- Try it
Every record here needs to be written out again exactly.

Stored data Start Marker

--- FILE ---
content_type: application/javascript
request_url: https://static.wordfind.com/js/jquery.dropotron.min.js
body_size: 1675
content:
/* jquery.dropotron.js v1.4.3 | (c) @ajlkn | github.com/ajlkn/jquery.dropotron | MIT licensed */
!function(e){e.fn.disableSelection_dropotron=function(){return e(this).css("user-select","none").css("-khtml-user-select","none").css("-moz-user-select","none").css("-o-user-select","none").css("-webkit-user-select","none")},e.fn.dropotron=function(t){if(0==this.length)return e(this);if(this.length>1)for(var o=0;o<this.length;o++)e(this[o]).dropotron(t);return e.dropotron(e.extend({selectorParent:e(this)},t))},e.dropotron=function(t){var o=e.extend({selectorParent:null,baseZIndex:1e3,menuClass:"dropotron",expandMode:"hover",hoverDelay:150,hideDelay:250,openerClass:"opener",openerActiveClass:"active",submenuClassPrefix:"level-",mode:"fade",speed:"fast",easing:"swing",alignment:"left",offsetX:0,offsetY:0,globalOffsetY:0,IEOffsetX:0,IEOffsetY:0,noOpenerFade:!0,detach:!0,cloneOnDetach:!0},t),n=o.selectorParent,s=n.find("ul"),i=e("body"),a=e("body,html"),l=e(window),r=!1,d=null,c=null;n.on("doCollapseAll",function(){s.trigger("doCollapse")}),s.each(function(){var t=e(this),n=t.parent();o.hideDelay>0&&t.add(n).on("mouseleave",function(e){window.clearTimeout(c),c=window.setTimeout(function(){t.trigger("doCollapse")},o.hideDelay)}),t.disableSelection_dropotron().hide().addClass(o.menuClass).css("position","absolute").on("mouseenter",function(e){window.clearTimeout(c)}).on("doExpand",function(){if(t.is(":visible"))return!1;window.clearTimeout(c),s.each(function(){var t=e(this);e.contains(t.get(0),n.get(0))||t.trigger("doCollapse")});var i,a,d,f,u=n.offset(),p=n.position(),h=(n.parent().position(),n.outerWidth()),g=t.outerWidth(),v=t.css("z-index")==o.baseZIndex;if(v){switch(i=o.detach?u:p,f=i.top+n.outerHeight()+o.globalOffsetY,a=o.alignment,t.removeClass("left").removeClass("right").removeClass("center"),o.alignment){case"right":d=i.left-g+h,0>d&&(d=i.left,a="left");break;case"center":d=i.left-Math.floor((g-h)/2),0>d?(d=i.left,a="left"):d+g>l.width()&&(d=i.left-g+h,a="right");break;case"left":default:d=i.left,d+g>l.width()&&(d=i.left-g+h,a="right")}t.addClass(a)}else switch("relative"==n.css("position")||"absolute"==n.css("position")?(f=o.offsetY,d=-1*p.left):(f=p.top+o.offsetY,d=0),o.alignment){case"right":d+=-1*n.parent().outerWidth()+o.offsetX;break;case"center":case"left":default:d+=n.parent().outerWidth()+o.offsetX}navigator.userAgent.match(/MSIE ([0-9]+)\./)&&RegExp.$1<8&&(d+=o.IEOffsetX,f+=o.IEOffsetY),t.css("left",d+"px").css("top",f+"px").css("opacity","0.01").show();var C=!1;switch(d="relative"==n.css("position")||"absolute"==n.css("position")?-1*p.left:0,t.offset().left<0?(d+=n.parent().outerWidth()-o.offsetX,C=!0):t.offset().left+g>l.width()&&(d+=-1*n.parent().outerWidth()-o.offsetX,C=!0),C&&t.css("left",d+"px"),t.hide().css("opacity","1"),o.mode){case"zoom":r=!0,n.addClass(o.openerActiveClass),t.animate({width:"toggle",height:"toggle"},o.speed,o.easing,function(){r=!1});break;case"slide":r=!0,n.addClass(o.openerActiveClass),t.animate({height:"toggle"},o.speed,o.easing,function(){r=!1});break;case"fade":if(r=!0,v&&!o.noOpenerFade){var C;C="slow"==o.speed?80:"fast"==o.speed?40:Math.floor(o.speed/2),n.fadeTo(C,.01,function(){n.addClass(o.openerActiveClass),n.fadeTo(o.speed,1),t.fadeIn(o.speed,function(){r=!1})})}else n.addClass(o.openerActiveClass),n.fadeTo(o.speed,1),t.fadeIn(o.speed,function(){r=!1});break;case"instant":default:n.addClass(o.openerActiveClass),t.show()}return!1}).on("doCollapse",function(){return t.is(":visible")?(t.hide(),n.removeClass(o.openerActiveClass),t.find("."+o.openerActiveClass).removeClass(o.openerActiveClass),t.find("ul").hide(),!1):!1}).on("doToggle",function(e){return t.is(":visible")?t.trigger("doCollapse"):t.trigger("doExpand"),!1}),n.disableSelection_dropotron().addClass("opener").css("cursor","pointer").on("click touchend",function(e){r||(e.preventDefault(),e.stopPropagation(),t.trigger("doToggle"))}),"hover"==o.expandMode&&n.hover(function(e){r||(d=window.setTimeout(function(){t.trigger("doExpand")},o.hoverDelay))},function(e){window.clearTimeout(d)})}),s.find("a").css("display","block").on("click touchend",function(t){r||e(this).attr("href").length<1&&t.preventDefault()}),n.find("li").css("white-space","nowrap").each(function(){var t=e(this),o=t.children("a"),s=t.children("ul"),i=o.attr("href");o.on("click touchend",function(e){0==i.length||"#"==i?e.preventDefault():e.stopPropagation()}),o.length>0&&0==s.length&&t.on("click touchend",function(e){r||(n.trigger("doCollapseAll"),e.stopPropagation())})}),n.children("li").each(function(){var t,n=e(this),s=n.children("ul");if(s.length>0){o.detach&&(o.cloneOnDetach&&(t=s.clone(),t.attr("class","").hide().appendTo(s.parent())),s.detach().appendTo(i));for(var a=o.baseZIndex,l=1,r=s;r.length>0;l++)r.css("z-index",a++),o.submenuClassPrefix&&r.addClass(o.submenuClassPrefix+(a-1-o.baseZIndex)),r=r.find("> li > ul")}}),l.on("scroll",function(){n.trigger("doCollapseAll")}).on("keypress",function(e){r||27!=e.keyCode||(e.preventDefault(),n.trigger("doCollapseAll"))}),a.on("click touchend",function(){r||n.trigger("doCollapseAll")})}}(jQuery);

Stored data End Marker

- Answer area
--- FILE ---
content_type: application/javascript
request_url: https://static.wordfind.com/js/jquery.dropotron.min.js
body_size: 1675
content:
/* jquery.dropotron.js v1.4.3 | (c) @ajlkn | github.com/ajlkn/jquery.dropotron | MIT licensed */
!function(e){e.fn.disableSelection_dropotron=function(){return e(this).css("user-select","none").css("-khtml-user-select","none").css("-moz-user-select","none").css("-o-user-select","none").css("-webkit-user-select","none")},e.fn.dropotron=function(t){if(0==this.length)return e(this);if(this.length>1)for(var o=0;o<this.length;o++)e(this[o]).dropotron(t);return e.dropotron(e.extend({selectorParent:e(this)},t))},e.dropotron=function(t){var o=e.extend({selectorParent:null,baseZIndex:1e3,menuClass:"dropotron",expandMode:"hover",hoverDelay:150,hideDelay:250,openerClass:"opener",openerActiveClass:"active",submenuClassPrefix:"level-",mode:"fade",speed:"fast",easing:"swing",alignment:"left",offsetX:0,offsetY:0,globalOffsetY:0,IEOffsetX:0,IEOffsetY:0,noOpenerFade:!0,detach:!0,cloneOnDetach:!0},t),n=o.selectorParent,s=n.find("ul"),i=e("body"),a=e("body,html"),l=e(window),r=!1,d=null,c=null;n.on("doCollapseAll",function(){s.trigger("doCollapse")}),s.each(function(){var t=e(this),n=t.parent();o.hideDelay>0&&t.add(n).on("mouseleave",function(e){window.clearTimeout(c),c=window.setTimeout(function(){t.trigger("doCollapse")},o.hideDelay)}),t.disableSelection_dropotron().hide().addClass(o.menuClass).css("position","absolute").on("mouseenter",function(e){window.clearTimeout(c)}).on("doExpand",function(){if(t.is(":visible"))return!1;window.clearTimeout(c),s.each(function(){var t=e(this);e.contains(t.get(0),n.get(0))||t.trigger("doCollapse")});var i,a,d,f,u=n.offset(),p=n.position(),h=(n.parent().position(),n.outerWidth()),g=t.outerWidth(),v=t.css("z-index")==o.baseZIndex;if(v){switch(i=o.detach?u:p,f=i.top+n.outerHeight()+o.globalOffsetY,a=o.alignment,t.removeClass("left").removeClass("right").removeClass("center"),o.alignment){case"right":d=i.left-g+h,0>d&&(d=i.left,a="left");break;case"center":d=i.left-Math.floor((g-h)/2),0>d?(d=i.left,a="left"):d+g>l.width()&&(d=i.left-g+h,a="right");break;case"left":default:d=i.left,d+g>l.width()&&(d=i.left-g+h,a="right")}t.addClass(a)}else switch("relative"==n.css("position")||"absolute"==n.css("position")?(f=o.offsetY,d=-1*p.left):(f=p.top+o.offsetY,d=0),o.alignment){case"right":d+=-1*n.parent().outerWidth()+o.offsetX;break;case"center":case"left":default:d+=n.parent().outerWidth()+o.offsetX}navigator.userAgent.match(/MSIE ([0-9]+)\./)&&RegExp.$1<8&&(d+=o.IEOffsetX,f+=o.IEOffsetY),t.css("left",d+"px").css("top",f+"px").css("opacity","0.01").show();var C=!1;switch(d="relative"==n.css("position")||"absolute"==n.css("position")?-1*p.left:0,t.offset().left<0?(d+=n.parent().outerWidth()-o.offsetX,C=!0):t.offset().left+g>l.width()&&(d+=-1*n.parent().outerWidth()-o.offsetX,C=!0),C&&t.css("left",d+"px"),t.hide().css("opacity","1"),o.mode){case"zoom":r=!0,n.addClass(o.openerActiveClass),t.animate({width:"toggle",height:"toggle"},o.speed,o.easing,function(){r=!1});break;case"slide":r=!0,n.addClass(o.openerActiveClass),t.animate({height:"toggle"},o.speed,o.easing,function(){r=!1});break;case"fade":if(r=!0,v&&!o.noOpenerFade){var C;C="slow"==o.speed?80:"fast"==o.speed?40:Math.floor(o.speed/2),n.fadeTo(C,.01,function(){n.addClass(o.openerActiveClass),n.fadeTo(o.speed,1),t.fadeIn(o.speed,function(){r=!1})})}else n.addClass(o.openerActiveClass),n.fadeTo(o.speed,1),t.fadeIn(o.speed,function(){r=!1});break;case"instant":default:n.addClass(o.openerActiveClass),t.show()}return!1}).on("doCollapse",function(){return t.is(":visible")?(t.hide(),n.removeClass(o.openerActiveClass),t.find("."+o.openerActiveClass).removeClass(o.openerActiveClass),t.find("ul").hide(),!1):!1}).on("doToggle",function(e){return t.is(":visible")?t.trigger("doCollapse"):t.trigger("doExpand"),!1}),n.disableSelection_dropotron().addClass("opener").css("cursor","pointer").on("click touchend",function(e){r||(e.preventDefault(),e.stopPropagation(),t.trigger("doToggle"))}),"hover"==o.expandMode&&n.hover(function(e){r||(d=window.setTimeout(function(){t.trigger("doExpand")},o.hoverDelay))},function(e){window.clearTimeout(d)})}),s.find("a").css("display","block").on("click touchend",function(t){r||e(this).attr("href").length<1&&t.preventDefault()}),n.find("li").css("white-space","nowrap").each(function(){var t=e(this),o=t.children("a"),s=t.children("ul"),i=o.attr("href");o.on("click touchend",function(e){0==i.length||"#"==i?e.preventDefault():e.stopPropagation()}),o.length>0&&0==s.length&&t.on("click touchend",function(e){r||(n.trigger("doCollapseAll"),e.stopPropagation())})}),n.children("li").each(function(){var t,n=e(this),s=n.children("ul");if(s.length>0){o.detach&&(o.cloneOnDetach&&(t=s.clone(),t.attr("class","").hide().appendTo(s.parent())),s.detach().appendTo(i));for(var a=o.baseZIndex,l=1,r=s;r.length>0;l++)r.css("z-index",a++),o.submenuClassPrefix&&r.addClass(o.submenuClassPrefix+(a-1-o.baseZIndex)),r=r.find("> li > ul")}}),l.on("scroll",function(){n.trigger("doCollapseAll")}).on("keypress",function(e){r||27!=e.keyCode||(e.preventDefault(),n.trigger("doCollapseAll"))}),a.on("click touchend",function(){r||n.trigger("doCollapseAll")})}}(jQuery);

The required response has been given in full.